So when the constant is negative, iteration of $f=\sqrt{-a-x}$ converges quite easily. Also the derivative is less than 1 as long as $-2 \lt a \lt {1 \over 4}$, I don't think that's relevant as the iteration converges regardless of a.
If the constant is positive however the iteration doesn't seem to converge at all. For instance if $a=1$ and I start with $-0.5-0.5i$ I converge to $1/2+1.322...i$ rather than $-1/2-\sqrt{3}/2$. More surprisingly, the absolute value of the derivative at the fixed point is $1/2$, so the point should be attractive. What's going on here?
How do I set up the iteration so that it can converge properly to the complex root?
More generally, what kind of conditions do I need to set up for complex fixed point iteration? (Posted from mobile)

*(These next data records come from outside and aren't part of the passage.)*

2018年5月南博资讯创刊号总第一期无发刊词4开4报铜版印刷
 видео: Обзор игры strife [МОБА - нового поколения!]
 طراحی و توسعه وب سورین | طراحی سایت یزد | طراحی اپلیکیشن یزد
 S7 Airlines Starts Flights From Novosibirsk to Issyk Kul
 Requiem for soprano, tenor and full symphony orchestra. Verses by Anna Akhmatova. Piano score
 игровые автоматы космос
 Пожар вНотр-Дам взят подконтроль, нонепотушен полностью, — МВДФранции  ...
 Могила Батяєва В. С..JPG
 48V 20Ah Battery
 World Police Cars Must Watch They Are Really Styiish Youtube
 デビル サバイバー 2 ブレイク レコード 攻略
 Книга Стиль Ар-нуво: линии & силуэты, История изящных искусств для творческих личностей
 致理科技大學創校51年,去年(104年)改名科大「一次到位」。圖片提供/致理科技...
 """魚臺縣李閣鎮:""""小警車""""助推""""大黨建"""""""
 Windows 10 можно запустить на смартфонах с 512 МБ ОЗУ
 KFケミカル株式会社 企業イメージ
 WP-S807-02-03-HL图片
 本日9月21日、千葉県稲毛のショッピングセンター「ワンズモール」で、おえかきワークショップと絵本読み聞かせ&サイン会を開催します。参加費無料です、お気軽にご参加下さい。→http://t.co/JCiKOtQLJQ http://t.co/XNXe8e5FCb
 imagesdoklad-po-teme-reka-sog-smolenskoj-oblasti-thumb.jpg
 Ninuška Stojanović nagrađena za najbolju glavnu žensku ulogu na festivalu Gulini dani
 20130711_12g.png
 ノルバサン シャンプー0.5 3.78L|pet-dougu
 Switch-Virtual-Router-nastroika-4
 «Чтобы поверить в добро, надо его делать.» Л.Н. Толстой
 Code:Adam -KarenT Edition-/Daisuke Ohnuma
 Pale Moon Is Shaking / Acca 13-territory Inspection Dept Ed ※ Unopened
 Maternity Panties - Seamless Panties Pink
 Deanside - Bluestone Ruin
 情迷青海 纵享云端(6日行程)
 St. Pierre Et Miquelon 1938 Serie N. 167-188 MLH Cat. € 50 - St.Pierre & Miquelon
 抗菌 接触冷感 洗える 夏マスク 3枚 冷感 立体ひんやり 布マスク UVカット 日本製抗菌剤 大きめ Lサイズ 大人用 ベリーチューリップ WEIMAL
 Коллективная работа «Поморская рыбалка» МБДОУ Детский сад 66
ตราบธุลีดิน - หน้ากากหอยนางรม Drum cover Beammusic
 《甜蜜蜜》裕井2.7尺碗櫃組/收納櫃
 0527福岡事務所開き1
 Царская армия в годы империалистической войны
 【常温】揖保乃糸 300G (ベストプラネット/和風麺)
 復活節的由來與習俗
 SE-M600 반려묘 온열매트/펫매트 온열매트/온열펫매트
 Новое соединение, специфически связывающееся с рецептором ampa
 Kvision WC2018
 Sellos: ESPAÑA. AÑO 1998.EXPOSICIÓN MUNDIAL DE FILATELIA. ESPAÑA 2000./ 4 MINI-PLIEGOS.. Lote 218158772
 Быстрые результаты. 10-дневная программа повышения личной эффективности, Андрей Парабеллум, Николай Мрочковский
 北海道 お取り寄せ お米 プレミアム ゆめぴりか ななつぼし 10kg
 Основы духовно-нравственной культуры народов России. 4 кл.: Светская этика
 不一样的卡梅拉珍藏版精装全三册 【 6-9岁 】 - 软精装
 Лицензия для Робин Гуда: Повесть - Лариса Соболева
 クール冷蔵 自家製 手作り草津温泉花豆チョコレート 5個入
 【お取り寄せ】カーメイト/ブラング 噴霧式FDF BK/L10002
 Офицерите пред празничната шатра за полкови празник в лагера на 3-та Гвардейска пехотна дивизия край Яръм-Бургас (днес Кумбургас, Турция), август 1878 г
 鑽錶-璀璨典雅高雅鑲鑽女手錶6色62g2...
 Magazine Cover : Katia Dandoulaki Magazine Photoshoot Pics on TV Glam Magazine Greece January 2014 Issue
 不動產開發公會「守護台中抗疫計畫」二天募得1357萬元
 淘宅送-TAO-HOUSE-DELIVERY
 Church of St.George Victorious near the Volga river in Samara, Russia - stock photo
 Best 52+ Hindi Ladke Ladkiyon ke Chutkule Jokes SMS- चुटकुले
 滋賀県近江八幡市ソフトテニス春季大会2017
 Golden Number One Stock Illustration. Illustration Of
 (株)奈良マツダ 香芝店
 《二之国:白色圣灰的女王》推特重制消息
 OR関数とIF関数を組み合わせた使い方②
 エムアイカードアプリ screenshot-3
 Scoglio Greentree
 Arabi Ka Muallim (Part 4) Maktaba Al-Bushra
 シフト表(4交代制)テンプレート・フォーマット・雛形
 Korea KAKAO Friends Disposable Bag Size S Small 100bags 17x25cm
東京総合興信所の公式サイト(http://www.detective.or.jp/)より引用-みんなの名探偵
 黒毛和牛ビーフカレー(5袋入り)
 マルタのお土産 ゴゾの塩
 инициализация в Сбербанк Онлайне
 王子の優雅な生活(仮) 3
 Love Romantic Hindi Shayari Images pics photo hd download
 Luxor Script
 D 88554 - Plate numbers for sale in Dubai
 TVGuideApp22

As Thomas Andrews pointed out, the issue is with the choice of branch of the square root. One should use the branch that is consistent with the equation near the root (of course, this is something that's not easy to do in general, if one doesn't know where the roots are). In this case, for $-1/2 - \sqrt{3}/2 i$ to satisfy $x = \sqrt{1-x}$ one needs the branch other than the principal one.
In general, it's wise to use a branch cut that lies as far from the expected roots as possible.